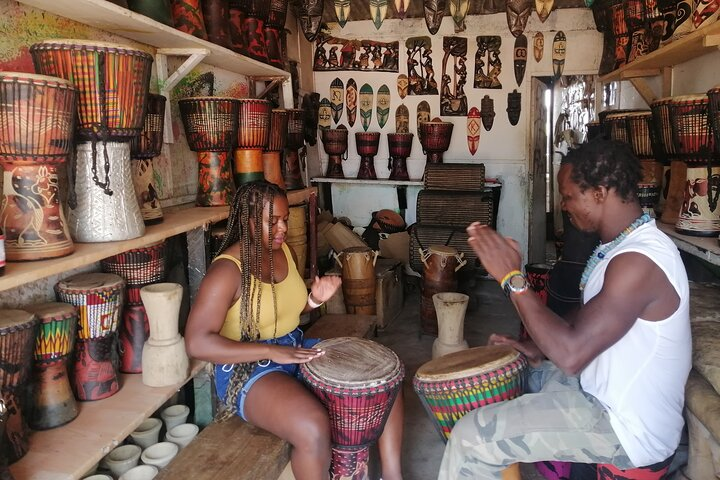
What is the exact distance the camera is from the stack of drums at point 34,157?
1839mm

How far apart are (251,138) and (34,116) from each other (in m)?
1.82

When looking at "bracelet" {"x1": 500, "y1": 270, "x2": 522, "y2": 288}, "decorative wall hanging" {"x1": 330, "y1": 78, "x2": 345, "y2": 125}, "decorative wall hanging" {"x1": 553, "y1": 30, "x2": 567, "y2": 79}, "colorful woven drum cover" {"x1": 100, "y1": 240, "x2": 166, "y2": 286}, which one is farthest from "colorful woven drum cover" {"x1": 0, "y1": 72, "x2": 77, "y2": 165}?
"decorative wall hanging" {"x1": 553, "y1": 30, "x2": 567, "y2": 79}

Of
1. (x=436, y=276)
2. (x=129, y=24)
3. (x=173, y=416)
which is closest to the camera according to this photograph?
(x=129, y=24)

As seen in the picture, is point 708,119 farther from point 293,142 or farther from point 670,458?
point 293,142

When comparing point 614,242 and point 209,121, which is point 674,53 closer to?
point 614,242

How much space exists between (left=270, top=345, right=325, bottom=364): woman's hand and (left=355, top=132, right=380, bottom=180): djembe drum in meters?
4.37

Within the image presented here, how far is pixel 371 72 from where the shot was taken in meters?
6.67

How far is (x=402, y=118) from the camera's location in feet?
21.9

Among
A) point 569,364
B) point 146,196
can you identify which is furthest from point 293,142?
point 569,364

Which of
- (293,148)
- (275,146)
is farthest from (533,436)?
(293,148)

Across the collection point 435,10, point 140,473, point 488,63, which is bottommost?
point 140,473

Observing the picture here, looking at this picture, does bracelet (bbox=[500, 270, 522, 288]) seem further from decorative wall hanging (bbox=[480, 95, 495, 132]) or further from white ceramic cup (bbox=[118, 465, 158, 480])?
decorative wall hanging (bbox=[480, 95, 495, 132])

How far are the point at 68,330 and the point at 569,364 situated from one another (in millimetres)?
1818

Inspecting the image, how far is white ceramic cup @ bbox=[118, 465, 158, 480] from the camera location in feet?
8.02
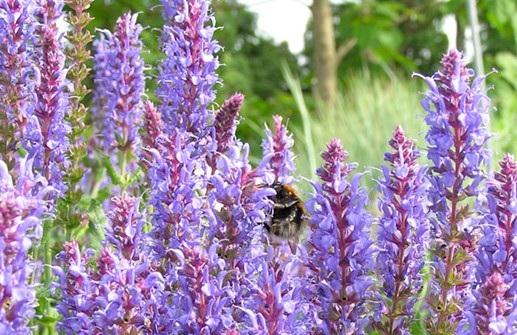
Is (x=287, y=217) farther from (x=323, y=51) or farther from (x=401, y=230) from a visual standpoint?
(x=323, y=51)

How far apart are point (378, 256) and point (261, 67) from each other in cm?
1144

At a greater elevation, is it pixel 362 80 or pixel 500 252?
pixel 362 80

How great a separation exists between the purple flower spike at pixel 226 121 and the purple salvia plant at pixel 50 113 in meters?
0.47

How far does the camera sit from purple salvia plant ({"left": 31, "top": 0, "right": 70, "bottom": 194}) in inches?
83.4

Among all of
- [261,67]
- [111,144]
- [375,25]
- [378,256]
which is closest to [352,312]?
[378,256]

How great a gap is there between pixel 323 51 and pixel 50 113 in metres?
7.60

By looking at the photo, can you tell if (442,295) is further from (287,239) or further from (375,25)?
(375,25)

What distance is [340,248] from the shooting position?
166 cm

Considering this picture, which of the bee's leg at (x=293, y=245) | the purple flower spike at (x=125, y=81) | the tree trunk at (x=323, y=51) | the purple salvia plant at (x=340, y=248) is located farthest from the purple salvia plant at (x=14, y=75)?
the tree trunk at (x=323, y=51)

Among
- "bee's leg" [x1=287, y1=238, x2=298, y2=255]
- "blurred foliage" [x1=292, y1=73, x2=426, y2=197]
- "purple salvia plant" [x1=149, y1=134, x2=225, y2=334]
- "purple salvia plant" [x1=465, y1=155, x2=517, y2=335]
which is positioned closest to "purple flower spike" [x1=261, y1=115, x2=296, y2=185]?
"bee's leg" [x1=287, y1=238, x2=298, y2=255]

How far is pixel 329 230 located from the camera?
5.49 ft

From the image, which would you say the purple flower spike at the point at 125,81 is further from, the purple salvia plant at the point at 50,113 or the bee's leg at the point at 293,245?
the bee's leg at the point at 293,245

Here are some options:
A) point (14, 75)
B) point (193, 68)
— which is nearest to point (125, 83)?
point (14, 75)

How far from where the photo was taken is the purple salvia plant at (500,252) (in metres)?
1.47
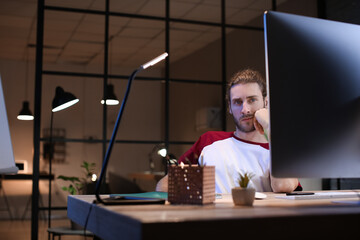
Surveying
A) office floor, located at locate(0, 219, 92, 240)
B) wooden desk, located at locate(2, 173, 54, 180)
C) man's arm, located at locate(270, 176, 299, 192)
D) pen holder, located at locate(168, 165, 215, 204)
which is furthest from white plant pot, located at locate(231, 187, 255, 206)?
wooden desk, located at locate(2, 173, 54, 180)

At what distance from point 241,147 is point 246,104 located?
0.20m

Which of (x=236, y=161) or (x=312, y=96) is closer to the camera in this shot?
(x=312, y=96)

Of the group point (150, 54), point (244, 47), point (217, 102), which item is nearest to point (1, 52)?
point (150, 54)

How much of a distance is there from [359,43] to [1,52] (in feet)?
25.5

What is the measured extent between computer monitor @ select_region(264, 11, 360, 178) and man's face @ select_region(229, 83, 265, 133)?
0.94 m

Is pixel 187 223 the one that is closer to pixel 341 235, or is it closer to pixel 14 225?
pixel 341 235

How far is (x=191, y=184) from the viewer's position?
1.05m

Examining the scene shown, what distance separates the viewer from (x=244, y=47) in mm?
5926

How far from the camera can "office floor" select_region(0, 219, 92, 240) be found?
566cm

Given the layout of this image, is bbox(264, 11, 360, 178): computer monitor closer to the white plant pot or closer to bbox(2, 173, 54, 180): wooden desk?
the white plant pot

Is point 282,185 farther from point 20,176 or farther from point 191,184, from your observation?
point 20,176

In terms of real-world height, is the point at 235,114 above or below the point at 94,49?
below

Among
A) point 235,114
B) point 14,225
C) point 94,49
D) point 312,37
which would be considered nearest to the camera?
point 312,37

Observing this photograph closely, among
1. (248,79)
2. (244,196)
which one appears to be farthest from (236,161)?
(244,196)
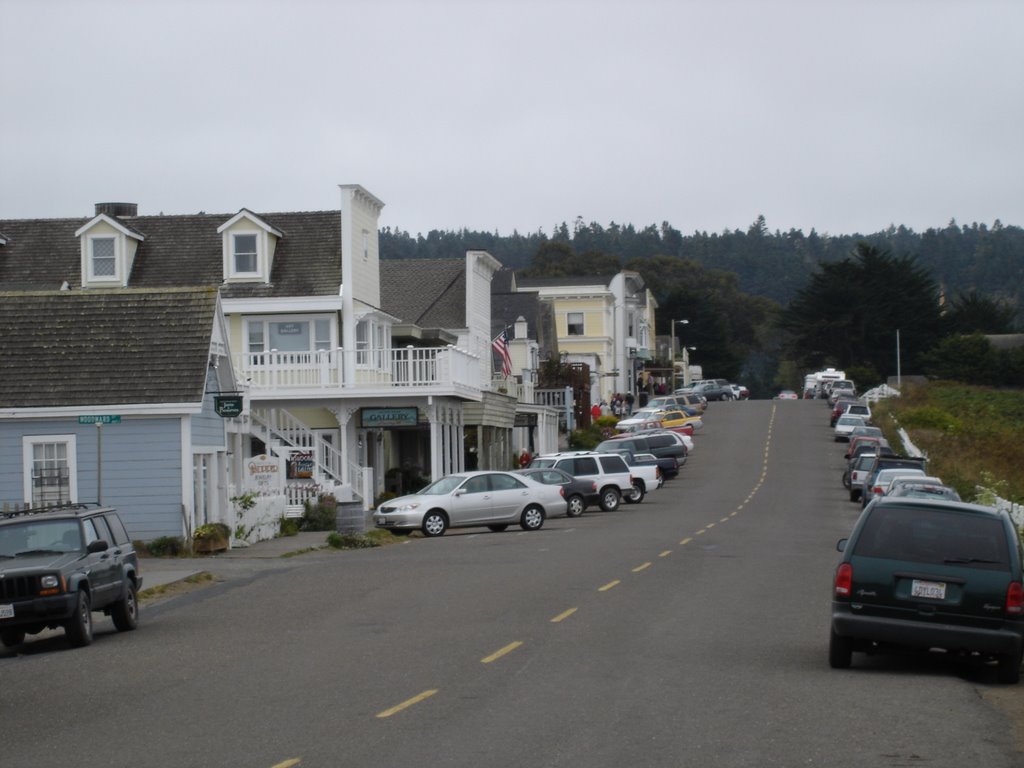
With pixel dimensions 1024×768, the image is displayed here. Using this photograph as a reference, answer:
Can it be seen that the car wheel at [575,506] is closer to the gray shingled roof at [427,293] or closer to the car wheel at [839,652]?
the gray shingled roof at [427,293]

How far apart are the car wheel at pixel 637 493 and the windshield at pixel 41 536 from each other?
29331 millimetres

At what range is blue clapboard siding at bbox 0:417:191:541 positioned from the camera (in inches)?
1164

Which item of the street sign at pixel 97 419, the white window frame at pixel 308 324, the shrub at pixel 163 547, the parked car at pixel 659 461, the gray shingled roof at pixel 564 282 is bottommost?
the shrub at pixel 163 547

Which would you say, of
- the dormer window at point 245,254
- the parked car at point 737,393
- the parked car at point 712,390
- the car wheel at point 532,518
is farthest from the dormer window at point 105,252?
the parked car at point 737,393

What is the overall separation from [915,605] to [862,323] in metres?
108

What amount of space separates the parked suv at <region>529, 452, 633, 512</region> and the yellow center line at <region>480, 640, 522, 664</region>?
27.6m

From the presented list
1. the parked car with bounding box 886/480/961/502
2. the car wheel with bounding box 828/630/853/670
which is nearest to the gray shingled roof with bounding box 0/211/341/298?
the parked car with bounding box 886/480/961/502

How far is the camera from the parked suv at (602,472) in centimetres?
4347

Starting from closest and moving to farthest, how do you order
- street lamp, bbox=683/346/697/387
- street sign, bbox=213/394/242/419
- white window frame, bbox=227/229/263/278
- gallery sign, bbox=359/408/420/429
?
street sign, bbox=213/394/242/419 < gallery sign, bbox=359/408/420/429 < white window frame, bbox=227/229/263/278 < street lamp, bbox=683/346/697/387

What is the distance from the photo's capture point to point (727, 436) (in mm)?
76562

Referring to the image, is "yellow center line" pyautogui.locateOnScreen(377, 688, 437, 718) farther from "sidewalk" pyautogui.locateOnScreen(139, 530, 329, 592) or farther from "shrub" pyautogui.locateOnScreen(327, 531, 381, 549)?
"shrub" pyautogui.locateOnScreen(327, 531, 381, 549)

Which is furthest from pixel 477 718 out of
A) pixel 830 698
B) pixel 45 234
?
pixel 45 234

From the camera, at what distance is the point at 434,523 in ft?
115

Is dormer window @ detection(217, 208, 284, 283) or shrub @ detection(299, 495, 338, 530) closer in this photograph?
shrub @ detection(299, 495, 338, 530)
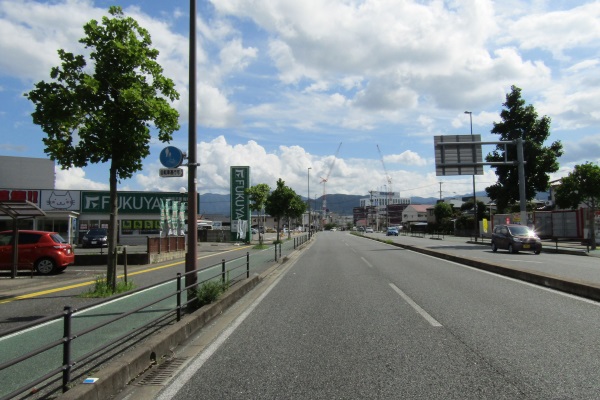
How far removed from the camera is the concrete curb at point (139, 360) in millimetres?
4184

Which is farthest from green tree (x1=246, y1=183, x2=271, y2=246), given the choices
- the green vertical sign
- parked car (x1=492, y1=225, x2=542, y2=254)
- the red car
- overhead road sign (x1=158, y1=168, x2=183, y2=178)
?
overhead road sign (x1=158, y1=168, x2=183, y2=178)

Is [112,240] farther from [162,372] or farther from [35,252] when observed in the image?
[35,252]

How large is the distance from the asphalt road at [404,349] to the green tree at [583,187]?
22714mm

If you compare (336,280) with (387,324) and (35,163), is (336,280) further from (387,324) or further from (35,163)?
(35,163)

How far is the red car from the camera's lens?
16.0 meters

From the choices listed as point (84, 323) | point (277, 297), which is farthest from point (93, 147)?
point (277, 297)

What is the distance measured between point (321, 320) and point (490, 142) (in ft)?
78.6

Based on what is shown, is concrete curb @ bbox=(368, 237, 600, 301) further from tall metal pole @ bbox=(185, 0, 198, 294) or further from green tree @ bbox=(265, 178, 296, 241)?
green tree @ bbox=(265, 178, 296, 241)

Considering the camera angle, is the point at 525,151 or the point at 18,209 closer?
the point at 18,209

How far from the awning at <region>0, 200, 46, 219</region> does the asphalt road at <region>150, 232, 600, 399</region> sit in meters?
9.23

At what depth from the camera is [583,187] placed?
29406mm

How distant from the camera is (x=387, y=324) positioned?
745 cm

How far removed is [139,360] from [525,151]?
39.1 meters

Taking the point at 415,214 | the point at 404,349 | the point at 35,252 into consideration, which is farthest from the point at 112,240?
the point at 415,214
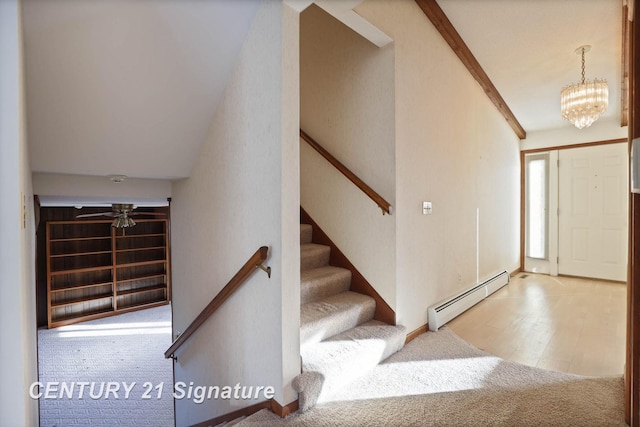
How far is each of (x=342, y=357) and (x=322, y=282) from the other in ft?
A: 2.18

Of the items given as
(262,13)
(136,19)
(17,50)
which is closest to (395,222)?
(262,13)

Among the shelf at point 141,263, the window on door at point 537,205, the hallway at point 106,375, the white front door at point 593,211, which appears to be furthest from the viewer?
the shelf at point 141,263

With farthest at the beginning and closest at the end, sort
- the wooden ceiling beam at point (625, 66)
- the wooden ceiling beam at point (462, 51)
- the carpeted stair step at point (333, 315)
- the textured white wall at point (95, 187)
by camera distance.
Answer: the wooden ceiling beam at point (462, 51) < the wooden ceiling beam at point (625, 66) < the textured white wall at point (95, 187) < the carpeted stair step at point (333, 315)

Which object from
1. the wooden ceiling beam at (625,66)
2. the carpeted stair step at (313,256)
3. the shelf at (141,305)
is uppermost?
the wooden ceiling beam at (625,66)

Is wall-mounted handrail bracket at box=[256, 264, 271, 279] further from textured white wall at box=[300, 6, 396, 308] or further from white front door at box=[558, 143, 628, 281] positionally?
white front door at box=[558, 143, 628, 281]

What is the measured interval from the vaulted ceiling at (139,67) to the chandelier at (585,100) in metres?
0.45

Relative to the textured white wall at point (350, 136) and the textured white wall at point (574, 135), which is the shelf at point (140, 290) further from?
the textured white wall at point (574, 135)

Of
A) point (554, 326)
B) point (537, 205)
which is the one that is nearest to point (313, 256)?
point (554, 326)

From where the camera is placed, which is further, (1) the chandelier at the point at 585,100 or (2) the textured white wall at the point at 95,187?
(1) the chandelier at the point at 585,100

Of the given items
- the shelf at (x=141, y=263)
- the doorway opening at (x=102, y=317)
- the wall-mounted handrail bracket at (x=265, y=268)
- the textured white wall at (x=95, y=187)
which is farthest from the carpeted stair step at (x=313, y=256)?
the shelf at (x=141, y=263)

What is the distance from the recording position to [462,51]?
3.44 m

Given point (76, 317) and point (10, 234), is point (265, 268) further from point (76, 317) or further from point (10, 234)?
point (76, 317)

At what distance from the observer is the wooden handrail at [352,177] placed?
8.13 ft

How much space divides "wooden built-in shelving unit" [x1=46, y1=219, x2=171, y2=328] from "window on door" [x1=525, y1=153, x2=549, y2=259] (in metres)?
7.50
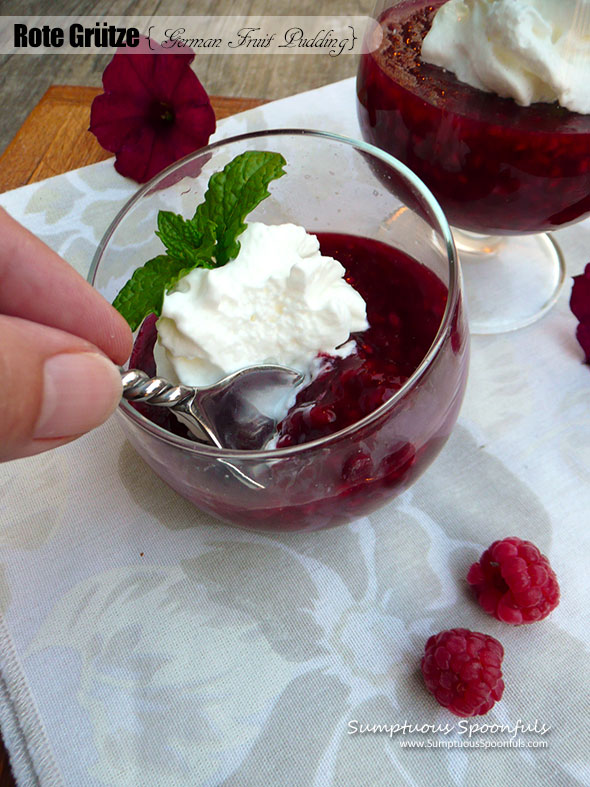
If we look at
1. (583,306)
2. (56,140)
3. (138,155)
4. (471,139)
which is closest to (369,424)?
(471,139)

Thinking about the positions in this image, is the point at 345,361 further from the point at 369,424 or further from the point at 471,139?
the point at 471,139

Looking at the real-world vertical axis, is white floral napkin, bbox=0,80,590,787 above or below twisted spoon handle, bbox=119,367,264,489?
below

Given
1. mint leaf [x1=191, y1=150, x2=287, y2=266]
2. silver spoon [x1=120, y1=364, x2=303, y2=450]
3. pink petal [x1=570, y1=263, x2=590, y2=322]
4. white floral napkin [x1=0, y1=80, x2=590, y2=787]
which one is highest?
mint leaf [x1=191, y1=150, x2=287, y2=266]

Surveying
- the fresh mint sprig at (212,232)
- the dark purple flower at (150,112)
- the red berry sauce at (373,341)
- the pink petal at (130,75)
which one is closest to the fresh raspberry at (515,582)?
the red berry sauce at (373,341)

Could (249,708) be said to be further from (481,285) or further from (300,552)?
(481,285)

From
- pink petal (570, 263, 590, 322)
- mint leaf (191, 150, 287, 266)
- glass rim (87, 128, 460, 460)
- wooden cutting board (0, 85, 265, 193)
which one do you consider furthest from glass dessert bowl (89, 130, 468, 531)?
wooden cutting board (0, 85, 265, 193)

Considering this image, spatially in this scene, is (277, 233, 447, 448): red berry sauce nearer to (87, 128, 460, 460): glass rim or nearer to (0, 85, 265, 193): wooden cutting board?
(87, 128, 460, 460): glass rim
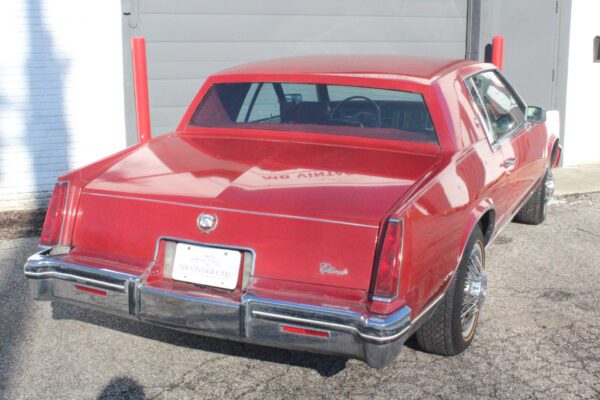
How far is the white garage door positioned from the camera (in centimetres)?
793

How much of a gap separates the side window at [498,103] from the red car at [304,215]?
0.20 feet

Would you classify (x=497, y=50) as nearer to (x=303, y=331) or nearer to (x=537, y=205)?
(x=537, y=205)

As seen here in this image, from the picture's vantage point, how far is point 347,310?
3.13m

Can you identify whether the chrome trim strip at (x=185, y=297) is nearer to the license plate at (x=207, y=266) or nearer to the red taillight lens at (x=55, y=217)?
the license plate at (x=207, y=266)

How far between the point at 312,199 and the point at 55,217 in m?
1.29

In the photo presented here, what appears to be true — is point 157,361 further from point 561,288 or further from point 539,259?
point 539,259

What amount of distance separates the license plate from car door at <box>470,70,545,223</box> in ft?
6.10

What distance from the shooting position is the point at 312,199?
11.2 ft

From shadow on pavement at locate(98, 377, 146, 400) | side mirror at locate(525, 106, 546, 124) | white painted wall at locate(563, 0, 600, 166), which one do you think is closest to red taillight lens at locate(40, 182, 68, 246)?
shadow on pavement at locate(98, 377, 146, 400)

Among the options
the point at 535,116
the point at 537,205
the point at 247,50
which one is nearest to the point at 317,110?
the point at 535,116

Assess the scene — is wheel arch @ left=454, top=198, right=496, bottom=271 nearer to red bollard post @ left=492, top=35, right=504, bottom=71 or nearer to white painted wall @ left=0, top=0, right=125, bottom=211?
white painted wall @ left=0, top=0, right=125, bottom=211

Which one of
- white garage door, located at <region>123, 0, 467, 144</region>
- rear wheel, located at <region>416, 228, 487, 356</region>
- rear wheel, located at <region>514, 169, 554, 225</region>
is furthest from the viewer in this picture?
white garage door, located at <region>123, 0, 467, 144</region>

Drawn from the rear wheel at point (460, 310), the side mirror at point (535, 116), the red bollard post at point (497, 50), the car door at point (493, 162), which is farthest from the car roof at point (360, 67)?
the red bollard post at point (497, 50)

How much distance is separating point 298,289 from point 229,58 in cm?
532
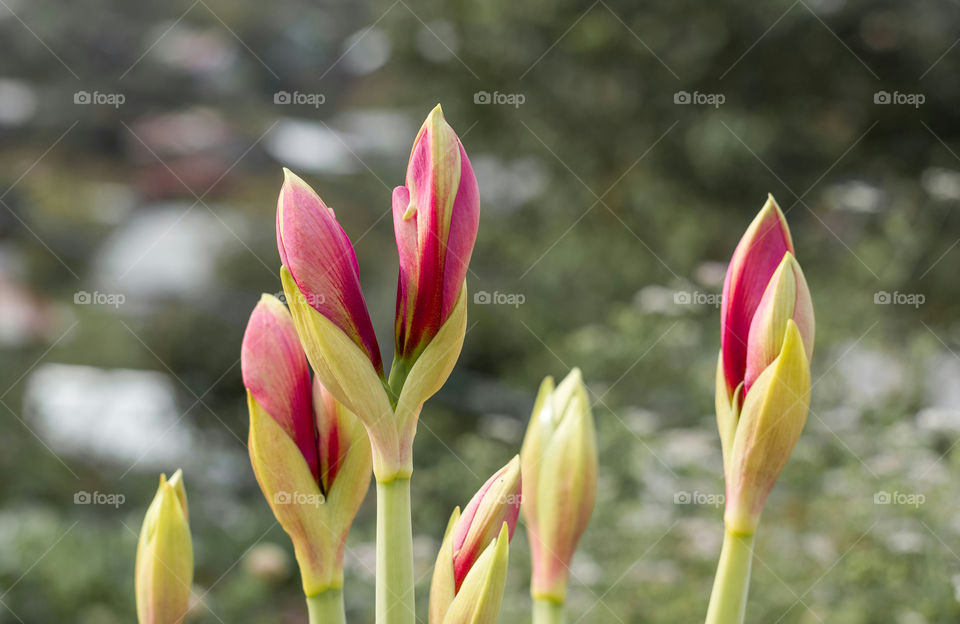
***
Given exercise
How many lines in the rows above contain the word "there" with matching case? Reply with the number only.

Written reply
2